> _Task instructions_: Reproduce verbatim the stretch of rows from the line containing "At what distance from the viewer is (x=246, y=207)" through the final line of the rows, including both ends.
※
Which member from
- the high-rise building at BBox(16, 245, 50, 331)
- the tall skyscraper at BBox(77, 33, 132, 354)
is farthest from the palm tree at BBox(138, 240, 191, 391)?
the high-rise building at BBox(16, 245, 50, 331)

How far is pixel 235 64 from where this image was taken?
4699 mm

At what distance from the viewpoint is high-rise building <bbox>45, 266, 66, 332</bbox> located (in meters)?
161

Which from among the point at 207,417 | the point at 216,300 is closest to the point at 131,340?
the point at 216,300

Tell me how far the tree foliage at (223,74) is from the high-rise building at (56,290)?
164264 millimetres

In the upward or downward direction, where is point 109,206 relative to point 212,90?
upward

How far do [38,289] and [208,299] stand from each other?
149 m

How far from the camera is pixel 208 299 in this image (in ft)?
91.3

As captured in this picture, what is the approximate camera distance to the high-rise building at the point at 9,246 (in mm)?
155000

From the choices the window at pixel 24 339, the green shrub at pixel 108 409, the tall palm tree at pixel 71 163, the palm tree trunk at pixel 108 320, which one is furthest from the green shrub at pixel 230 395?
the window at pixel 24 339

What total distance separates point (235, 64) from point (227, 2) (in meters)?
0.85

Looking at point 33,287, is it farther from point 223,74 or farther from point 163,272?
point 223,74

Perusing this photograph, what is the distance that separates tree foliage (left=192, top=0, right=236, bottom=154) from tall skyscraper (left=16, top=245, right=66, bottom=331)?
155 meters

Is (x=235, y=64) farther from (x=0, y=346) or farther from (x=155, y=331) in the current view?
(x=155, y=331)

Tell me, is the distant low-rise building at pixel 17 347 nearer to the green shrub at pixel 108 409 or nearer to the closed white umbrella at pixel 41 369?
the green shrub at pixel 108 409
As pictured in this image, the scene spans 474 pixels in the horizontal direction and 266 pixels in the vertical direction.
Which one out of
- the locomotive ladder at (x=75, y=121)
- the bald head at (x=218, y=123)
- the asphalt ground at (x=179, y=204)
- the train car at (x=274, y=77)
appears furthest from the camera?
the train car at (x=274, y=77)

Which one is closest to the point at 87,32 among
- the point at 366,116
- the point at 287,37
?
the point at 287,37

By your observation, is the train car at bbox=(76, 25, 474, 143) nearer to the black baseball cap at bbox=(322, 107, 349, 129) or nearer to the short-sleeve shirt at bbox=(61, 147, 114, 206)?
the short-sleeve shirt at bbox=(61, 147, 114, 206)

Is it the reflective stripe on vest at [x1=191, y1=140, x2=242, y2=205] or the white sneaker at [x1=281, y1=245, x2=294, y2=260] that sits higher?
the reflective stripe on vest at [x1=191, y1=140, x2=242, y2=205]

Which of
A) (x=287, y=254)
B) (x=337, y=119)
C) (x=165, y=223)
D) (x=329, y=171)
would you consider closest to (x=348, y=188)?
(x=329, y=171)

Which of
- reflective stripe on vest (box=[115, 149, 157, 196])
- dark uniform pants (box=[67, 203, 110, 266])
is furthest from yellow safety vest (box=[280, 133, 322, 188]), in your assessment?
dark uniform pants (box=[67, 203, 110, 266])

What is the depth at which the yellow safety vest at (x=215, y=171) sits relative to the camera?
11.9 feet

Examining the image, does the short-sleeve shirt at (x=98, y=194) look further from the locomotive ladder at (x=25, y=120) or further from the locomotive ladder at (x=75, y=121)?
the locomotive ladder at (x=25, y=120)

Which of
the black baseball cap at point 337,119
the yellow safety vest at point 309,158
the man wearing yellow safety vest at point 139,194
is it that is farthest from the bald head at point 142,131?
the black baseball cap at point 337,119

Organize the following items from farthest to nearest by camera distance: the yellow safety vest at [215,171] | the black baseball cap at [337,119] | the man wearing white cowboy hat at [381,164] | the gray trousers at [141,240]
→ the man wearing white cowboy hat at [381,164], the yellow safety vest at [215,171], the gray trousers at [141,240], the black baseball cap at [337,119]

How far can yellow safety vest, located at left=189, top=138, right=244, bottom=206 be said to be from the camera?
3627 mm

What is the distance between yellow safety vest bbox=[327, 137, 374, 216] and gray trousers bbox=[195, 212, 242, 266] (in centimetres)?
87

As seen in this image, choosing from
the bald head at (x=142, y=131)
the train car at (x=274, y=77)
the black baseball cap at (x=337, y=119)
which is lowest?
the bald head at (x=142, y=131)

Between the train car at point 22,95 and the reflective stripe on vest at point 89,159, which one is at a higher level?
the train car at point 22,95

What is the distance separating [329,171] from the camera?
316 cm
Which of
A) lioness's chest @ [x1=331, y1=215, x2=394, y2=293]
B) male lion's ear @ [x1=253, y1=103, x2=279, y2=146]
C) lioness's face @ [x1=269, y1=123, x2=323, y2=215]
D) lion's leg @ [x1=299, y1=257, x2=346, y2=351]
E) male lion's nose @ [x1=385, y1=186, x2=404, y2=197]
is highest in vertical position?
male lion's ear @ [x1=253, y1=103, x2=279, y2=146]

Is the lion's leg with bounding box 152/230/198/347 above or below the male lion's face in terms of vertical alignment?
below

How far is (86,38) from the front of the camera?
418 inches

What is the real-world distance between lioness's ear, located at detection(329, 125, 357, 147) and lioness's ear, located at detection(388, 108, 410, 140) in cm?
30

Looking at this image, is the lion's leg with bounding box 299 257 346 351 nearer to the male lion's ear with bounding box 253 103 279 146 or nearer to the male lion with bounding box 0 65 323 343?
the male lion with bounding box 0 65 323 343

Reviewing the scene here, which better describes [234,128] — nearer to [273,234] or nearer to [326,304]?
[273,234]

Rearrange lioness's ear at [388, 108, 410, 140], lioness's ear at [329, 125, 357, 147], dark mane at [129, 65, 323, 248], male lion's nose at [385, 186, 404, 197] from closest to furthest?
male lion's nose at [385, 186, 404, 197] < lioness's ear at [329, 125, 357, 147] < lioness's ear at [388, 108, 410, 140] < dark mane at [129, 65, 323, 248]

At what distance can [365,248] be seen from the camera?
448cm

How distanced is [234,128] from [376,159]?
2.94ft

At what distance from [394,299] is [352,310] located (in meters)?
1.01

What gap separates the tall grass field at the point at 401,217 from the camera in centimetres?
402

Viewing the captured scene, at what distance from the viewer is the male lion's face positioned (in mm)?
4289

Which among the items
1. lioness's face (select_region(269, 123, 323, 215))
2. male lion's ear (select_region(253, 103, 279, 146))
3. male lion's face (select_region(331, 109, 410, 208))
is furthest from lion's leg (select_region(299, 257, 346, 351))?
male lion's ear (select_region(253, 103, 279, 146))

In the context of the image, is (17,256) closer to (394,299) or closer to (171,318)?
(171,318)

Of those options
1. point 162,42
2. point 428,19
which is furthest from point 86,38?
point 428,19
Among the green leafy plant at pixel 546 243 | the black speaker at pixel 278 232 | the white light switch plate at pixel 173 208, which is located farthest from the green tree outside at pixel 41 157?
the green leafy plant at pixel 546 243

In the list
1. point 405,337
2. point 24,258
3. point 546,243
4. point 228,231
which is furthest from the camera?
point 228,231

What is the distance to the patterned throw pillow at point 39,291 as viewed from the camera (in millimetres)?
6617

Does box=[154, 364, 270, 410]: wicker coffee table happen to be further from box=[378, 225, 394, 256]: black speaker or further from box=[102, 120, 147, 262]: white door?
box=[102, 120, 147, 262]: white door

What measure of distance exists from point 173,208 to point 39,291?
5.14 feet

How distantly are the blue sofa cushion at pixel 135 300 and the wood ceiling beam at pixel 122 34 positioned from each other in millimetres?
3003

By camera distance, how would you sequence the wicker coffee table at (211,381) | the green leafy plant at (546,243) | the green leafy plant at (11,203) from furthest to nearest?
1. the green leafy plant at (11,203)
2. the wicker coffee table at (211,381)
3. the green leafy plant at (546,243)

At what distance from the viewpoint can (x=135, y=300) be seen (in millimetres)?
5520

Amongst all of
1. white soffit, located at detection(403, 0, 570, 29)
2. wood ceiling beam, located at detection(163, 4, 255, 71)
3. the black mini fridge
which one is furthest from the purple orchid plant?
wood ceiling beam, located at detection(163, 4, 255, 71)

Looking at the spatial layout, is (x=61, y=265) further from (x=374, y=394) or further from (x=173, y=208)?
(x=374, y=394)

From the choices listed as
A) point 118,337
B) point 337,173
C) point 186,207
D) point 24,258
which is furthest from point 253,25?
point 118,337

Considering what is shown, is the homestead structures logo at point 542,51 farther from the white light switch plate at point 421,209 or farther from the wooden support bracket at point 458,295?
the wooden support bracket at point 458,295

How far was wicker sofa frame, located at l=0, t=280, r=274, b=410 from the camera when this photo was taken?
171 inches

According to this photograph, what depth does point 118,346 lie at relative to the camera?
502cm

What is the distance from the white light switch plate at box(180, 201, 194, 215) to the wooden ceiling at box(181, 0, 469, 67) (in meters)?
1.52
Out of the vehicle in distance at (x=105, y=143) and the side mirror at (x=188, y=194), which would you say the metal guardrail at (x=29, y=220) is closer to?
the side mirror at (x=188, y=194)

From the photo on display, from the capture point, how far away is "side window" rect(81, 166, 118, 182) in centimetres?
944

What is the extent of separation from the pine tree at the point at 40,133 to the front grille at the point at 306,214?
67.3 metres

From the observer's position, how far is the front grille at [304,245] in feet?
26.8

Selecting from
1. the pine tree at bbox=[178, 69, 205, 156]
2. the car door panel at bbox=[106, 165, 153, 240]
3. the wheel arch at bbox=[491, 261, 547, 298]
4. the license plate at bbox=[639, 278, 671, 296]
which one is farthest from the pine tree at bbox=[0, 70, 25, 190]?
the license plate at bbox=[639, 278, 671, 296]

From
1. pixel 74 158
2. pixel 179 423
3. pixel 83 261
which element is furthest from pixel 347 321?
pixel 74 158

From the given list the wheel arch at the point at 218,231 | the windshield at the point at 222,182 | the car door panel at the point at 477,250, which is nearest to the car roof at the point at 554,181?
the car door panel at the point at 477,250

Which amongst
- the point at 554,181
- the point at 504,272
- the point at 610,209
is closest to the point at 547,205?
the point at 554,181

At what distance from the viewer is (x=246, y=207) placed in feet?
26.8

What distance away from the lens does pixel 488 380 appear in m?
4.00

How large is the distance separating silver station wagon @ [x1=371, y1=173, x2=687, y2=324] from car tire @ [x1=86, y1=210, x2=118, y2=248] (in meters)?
※
> _Written response_:
At what distance from the viewer is (x=246, y=207) placed in feet?
26.8

What distance away from the lens does pixel 488 380 appear in m?
4.00

How large is the distance separating silver station wagon @ [x1=371, y1=173, x2=687, y2=324] from car tire @ [x1=86, y1=210, x2=118, y2=248] (in meters)?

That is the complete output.